そうなると他の神殿で子どものための時間がとれないのは、よほど非効率なことをしているともいえるので、神殿育ちとしては少ししょっぱい気持ちになる。とはいえ、そんなことを訴えても、一介の文官に勝てるわけがない。そのためジーンは、今はこの海神殿の案件についてだけを考える。三位文官のうちは上司の指示通りに雑用をするばかりだったので、ジーンにとってこの孤児院の申請は、初めて自分の考えで進める案件だ。出世には結びつかないが、自然張り切ってしまう。
あれもこれもと兼ね合いが成り立つように微妙な数字のやりくりをしていると、とんとんとんとノックの音がした。
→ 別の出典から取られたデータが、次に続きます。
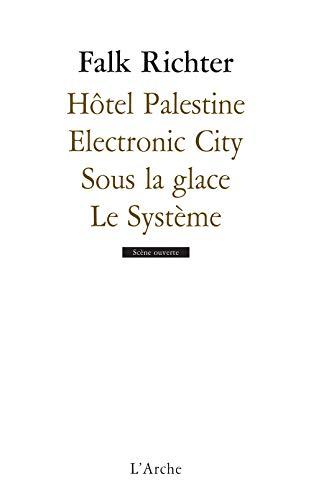 HOTEL PALESTINE/ ELECTRONIC CITY / SOUS: RICHTER FALK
すぐに扉から飛び込んで来たのは小さなミンミだ。ミンミは両手をそろえて前に突き出している。
「かーしーて!いーいーよ!」
ジーンは噴き出してしまった。
どうやら、ミンミの中ではまだ、お願いの言葉と承諾の返答の区別がついていないらしい。そして、貸してと上手に頼めたなら、貸してもらえるものだと思っている。
「なあに?ミンミは何を貸して欲しいの?」
膝をついて尋ねると、ミンミはちゃっかりとジーンの腿に座る。そして、手足まで動かして説明する。
「あのね。おはななの。きれいなの」
「ああ!もしかして、これ?」
「うん!」
ジーンの取り出した花貝のネックレスにミンミが目を輝かせる。
「かーしーて!いーいーよ!!」
伸ばされた小さな二つの手とネックレスを、ジーンは見くらべる。大事なネックレスだ。もらったばかりだけれど、ジーンの宝物になるだろうもの。けれど、幼いミンミは貸してもらえると信じている。それに、そもそもこのネックレスは彼らからもらったもので……と考えれば考えるほど分からなくなっていく。
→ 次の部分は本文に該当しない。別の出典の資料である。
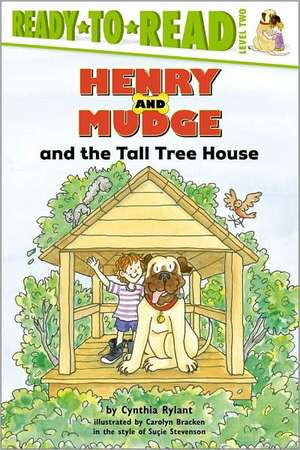 Henry and Mudge and the Tall Tree House de Cynthia Rylant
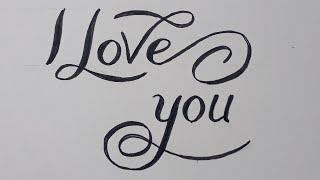 Calligraphy Handwriting I Love You For Beginners / How To Write Easy Styles Art On Paper Step ByStep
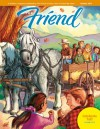 The Friend - October 2011 - The Church of Jesus Christ of Latter-day Saints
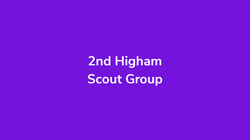 2nd Higham Scout Group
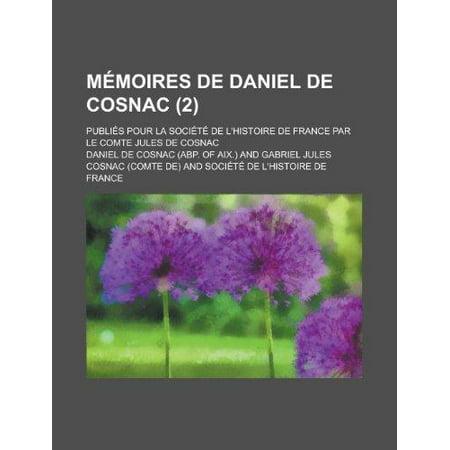Memoires De Daniel De Cosnac  2   Publies Pour La Societe De Lhistoire De France Par Le Comte Jules De Cosnac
そうこうするうち、なかなか満たされない両手に、ミンミの顔が曇り出した。
「かーしーて?」
涙のこぼれそうな大きな目を見て、ジーンはついに決心した。
「いいよ、貸してあげる。でも、大事なものだから、大切にしてね」
「うん!ありがと!」
途端に顔を輝かせてミンミの首に、ネックレスをかけてやる。するとミンミはそれを両手で胸に押さえつけて、駆けていった。
それを見送るジーンの胸に、愛おしさに混じって、かすかな焦燥が湧く。――あんな小さな子に、持ち物を貸してあげるのを躊躇うなんて、どうかしている。そもそも大事なものなど持ったことがなかったジーンは、自分の気持ちの変化に驚き呆れて、振り切るように扉を閉めた。